**EXERCISE:** Sift through the material below and return the lines with "Green".

**DATA:**

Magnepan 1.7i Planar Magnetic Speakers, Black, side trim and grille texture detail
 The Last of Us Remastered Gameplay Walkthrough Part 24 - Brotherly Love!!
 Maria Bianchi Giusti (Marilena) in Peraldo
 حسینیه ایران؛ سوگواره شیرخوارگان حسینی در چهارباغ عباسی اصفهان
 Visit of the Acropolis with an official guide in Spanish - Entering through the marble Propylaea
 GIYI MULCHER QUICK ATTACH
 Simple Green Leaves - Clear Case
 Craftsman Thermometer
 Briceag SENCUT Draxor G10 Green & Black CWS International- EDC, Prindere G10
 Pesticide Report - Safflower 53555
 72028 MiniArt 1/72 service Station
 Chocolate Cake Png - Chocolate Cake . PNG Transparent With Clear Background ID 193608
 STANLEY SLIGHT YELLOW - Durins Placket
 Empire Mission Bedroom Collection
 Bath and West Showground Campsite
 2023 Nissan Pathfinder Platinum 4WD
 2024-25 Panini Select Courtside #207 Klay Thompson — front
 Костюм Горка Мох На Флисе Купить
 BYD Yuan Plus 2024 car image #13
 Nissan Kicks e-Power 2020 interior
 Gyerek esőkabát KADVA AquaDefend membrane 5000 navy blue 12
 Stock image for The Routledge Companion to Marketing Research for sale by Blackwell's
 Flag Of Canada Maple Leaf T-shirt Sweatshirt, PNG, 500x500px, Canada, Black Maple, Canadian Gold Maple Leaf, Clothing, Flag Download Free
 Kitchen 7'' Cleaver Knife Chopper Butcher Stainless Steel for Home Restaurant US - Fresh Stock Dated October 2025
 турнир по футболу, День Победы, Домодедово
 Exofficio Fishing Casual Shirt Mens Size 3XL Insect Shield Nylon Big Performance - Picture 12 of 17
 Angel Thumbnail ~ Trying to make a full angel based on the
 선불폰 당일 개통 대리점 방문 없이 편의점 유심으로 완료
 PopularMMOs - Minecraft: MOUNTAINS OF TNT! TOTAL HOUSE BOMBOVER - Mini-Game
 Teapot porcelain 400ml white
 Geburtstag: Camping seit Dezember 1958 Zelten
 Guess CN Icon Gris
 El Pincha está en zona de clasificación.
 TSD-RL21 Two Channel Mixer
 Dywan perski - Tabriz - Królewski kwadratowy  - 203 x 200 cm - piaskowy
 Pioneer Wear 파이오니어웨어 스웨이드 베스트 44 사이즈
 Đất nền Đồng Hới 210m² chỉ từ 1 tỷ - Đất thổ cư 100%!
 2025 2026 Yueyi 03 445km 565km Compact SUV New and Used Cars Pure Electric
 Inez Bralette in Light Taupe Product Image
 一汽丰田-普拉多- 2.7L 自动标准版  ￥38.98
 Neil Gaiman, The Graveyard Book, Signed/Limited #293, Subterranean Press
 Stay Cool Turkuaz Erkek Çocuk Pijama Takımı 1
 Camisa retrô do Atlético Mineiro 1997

**TASK RESPONSE:**
 Simple Green Leaves - Clear Case
 Briceag SENCUT Draxor G10 Green & Black CWS International- EDC, Prindere G10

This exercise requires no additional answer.